Una spia per amico

 


Di Denise Antonietti

 

Dicembre 1962, piena Guerra Fredda.

Nei cinema è appena uscito Dr. No, il primo adattamento cinematografico della serie di James Bond di Ian Fleming.

Rispetto a Londra, a Beirut fa quasi caldo.

Di sicuro non c’è aria di Natale.

Non per Nicholas Elliott.

A quarantasei anni appena compiuti, venti dei quali passati a lavorare nell’intelligence, Elliott sa che, fuori dalla mitologia cucita addosso a Sean Connery per il grande schermo, quello della spia è un mestiere infame.

Ma è oggi il giorno in cui sta per sperimentarlo fino in fondo, sulla propria pelle.

Casa di Harold è illuminata a giorno, brilla nella notte libanese come una pepita.

L’oro degli sciocchi.

Harold.

Nessuno lo chiama così: per gli amici è sempre stato Kim, come il romanzo di Kipling.

Kim Philby.

Kim la spia. Elliott sente l’acido risalire l’esofago. Non Kim la spia: Kim il traditore.

Elliott trova la porta d’ingresso socchiusa, la spinge. Sul sécretaire all’ingresso un mucchio di lettere, alcune aperte, altre ancora intatte. Un cappotto buttato a terra, o forse caduto dall’appendiabiti, difficile dirlo.

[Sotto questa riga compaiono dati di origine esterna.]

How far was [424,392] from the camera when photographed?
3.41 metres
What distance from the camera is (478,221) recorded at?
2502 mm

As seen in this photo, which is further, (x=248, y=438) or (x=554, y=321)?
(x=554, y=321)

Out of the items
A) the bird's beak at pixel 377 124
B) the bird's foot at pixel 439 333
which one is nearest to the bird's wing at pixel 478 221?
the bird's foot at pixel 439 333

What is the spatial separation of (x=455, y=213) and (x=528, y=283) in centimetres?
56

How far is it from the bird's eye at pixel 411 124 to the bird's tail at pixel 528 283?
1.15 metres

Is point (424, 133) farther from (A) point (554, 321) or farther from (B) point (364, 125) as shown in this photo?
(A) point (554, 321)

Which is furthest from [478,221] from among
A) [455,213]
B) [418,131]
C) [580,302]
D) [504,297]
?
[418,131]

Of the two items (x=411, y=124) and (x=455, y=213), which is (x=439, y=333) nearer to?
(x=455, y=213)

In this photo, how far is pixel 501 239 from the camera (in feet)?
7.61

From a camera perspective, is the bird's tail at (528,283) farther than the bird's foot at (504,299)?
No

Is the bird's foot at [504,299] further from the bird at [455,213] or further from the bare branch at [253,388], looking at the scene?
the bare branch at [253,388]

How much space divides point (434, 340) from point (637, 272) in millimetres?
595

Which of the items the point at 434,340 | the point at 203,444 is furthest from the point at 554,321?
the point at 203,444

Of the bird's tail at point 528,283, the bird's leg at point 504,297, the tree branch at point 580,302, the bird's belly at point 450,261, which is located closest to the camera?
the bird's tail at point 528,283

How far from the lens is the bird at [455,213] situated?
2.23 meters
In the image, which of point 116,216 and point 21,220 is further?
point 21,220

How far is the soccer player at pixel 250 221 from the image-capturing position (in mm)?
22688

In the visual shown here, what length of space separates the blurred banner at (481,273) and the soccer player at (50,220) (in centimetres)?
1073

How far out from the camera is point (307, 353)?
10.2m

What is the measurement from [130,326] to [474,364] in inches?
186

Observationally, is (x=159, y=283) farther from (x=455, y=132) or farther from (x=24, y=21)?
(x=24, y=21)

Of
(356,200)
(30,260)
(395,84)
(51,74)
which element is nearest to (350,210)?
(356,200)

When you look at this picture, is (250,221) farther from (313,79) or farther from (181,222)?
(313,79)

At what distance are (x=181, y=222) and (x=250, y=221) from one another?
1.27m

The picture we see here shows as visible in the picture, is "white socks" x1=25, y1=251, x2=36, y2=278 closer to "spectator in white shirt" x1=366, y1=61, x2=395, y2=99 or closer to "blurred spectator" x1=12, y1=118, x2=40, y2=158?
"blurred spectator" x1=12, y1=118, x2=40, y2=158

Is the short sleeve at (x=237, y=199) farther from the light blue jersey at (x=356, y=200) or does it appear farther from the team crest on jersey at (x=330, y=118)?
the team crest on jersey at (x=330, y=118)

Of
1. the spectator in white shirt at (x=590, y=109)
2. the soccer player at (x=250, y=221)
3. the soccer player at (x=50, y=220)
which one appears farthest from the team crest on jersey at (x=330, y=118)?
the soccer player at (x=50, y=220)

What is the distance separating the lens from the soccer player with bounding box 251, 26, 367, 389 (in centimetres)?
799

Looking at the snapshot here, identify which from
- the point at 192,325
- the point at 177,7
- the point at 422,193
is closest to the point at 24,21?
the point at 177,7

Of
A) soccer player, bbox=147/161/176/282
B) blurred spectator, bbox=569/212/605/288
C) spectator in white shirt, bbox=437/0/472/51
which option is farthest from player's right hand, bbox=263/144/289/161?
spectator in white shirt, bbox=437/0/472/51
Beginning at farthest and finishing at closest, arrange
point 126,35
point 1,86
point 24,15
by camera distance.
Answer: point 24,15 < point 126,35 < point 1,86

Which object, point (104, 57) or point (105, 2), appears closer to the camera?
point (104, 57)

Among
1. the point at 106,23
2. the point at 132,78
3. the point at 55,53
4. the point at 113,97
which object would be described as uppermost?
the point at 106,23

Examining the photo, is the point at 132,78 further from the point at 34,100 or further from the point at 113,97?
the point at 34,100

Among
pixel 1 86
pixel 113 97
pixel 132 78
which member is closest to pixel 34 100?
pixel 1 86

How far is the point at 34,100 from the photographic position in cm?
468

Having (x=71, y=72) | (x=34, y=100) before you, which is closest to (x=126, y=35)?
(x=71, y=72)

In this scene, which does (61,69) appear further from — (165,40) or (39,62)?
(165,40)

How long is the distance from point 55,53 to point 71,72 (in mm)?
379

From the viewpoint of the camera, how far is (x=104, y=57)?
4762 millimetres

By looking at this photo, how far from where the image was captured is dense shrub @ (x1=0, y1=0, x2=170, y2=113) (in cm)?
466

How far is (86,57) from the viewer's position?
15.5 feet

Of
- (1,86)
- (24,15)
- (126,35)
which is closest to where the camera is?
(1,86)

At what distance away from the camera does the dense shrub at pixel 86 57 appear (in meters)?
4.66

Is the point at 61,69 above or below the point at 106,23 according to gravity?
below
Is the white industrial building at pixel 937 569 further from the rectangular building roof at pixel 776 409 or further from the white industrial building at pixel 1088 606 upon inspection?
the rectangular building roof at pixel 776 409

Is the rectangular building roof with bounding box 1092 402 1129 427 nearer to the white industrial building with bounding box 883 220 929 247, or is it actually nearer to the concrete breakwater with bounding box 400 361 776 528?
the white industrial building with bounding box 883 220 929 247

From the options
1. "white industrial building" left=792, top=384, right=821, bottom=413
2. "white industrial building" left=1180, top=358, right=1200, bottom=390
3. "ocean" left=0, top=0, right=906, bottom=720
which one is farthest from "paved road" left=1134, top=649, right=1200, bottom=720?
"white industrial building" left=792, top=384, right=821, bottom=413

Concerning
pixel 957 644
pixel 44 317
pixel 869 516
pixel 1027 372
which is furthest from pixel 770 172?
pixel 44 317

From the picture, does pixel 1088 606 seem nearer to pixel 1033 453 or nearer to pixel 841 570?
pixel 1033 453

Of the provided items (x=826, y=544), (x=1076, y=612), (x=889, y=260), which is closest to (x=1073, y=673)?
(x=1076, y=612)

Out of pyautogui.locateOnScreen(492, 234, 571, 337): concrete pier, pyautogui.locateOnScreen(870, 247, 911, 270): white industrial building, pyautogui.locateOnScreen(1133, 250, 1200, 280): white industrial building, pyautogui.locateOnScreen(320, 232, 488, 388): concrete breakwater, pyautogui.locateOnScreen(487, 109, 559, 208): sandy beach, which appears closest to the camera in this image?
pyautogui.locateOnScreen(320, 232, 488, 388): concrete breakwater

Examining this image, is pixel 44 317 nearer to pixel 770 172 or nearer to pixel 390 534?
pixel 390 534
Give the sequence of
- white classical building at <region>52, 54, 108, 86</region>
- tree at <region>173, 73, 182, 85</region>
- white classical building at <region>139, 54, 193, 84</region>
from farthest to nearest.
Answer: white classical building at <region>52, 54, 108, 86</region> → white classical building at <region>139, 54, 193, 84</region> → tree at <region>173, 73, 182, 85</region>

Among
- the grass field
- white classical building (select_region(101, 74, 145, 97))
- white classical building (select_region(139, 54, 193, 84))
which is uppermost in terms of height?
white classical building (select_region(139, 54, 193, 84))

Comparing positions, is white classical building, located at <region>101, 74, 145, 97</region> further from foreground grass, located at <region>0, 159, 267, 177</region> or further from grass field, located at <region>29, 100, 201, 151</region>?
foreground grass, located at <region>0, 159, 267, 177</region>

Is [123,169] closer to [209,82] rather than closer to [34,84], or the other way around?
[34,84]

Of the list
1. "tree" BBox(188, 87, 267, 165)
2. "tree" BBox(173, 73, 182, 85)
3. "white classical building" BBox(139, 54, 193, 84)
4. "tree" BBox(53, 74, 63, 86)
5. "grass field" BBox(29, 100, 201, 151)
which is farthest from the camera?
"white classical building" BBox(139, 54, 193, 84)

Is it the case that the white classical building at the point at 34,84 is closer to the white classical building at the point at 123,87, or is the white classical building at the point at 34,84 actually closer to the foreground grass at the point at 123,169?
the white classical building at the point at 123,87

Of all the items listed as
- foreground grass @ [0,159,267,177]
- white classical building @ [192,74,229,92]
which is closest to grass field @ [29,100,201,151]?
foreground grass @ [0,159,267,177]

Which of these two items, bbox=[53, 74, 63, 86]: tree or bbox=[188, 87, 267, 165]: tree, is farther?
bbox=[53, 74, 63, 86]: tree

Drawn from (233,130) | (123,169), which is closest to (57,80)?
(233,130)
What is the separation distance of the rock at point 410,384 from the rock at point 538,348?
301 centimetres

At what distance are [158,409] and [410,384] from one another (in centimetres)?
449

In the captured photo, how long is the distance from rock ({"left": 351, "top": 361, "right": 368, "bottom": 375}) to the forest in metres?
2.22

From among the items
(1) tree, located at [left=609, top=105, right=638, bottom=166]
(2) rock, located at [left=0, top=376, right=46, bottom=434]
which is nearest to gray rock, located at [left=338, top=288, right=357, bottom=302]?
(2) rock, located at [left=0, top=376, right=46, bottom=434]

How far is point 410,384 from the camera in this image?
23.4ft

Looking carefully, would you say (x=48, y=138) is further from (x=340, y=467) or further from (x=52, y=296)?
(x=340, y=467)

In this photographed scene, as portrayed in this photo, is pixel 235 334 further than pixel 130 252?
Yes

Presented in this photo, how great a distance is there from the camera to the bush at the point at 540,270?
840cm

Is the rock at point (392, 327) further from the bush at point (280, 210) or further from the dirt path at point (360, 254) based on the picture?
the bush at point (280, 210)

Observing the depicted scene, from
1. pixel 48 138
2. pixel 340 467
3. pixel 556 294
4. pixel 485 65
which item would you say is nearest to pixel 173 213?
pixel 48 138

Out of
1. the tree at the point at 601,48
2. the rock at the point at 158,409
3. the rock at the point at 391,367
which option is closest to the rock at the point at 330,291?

Nonostante tutte le luci accese, in casa c’è silenzio.

Elliott sale la scala, segue l’odore di alcol, e quando arriva al primo piano finalmente sente un rumore: un respiro a metà tra un rantolo e un singhiozzo.

Svolta l’angolo del pianerottolo, e lo trova accasciato contro un radiatore, la bottiglia vuota accanto, e una benda in fronte, chiazzata di sangue.

Sbronzo da non stare in piedi, piccolo, e insignificante.

L’uomo che ha mandato a morte gli amici, che ha venduto la patria al nemico e l’anima al diavolo, ridotto a un povero alcolizzato.

Mestiere infame, gli risuona nelle orecchie.

Philby alza la testa, in qualche modo lo riconosce: ti aspettavo, dice.

Elliott si ferma. Era sicuro che la rabbia avrebbe preso il sopravvento, una volta che se lo fosse trovato davanti, invece deve ricacciare indietro le lacrime.

Fa qualche passo avanti, gli tende la mano, lo deve sollevare di peso per tirarlo in piedi.

Una volta ti ammiravo, Kim… Dio mio, come ti disprezzo ora. Spero ti sia rimasta almeno la decenza di capire perché.

Kim lo sa, il perché: è ubriaco, ma non idiota.

Dopo anni spesi a passare a nomi, segreti, informazioni all’Unione Sovietica, dopo aver messo fine alla carriera di decine di agenti, è arrivato il momento del suo contrappasso: il maggiore del KGB Anatoliy Golitsyn ha defezionato, e svelato il suo nome agli americani.

È la fine: la sua vita corsa su binari paralleli è deragliata.

Nicholas Elliott guarda il suo ex amico, e non può fare a meno di pensare che Kim se lo aspettava.

Forse se lo augurava, addirittura: la coscienza non gli dava requie, e per questo aveva cominciato a cercare la pace nel fondo di una bottiglia — senza trovarla mai.

Elliott lo trascina nello studio, lo siede alla scrivania. Pretende una confessione scritta e firmata, ma Philby non è nelle condizioni di scrivere.

Però parla: Kim confessa.

E poi il mistero: alla fine del 1962, Kim Philby era nelle mani dell’MI6, e il 23 gennaio successivo non lo era più.

Svanito.

Riemergerà in Russia, conferma ufficiale il primo luglio del ‘63.

Quel che successe davvero in quella casa non lo sapremo mai.

Alcuni credono che l’MI6 abbia ritenuto meno imbarazzante permettere a Philby di fuggire, piuttosto che esporre la loro incompetenza.

Io però voglio essere romantica, per una volta: dopotutto è quasi Natale.

Penso a Nicholas Elliott, e penso che lui e Philby non erano della stessa pasta.

Kim costruì la sua fama buttando gli amici in pasto alle fiere.

Elliott non è mai diventato famoso.

Ma forse, quella sera di dicembre, un ex amico decise di risparmiarlo.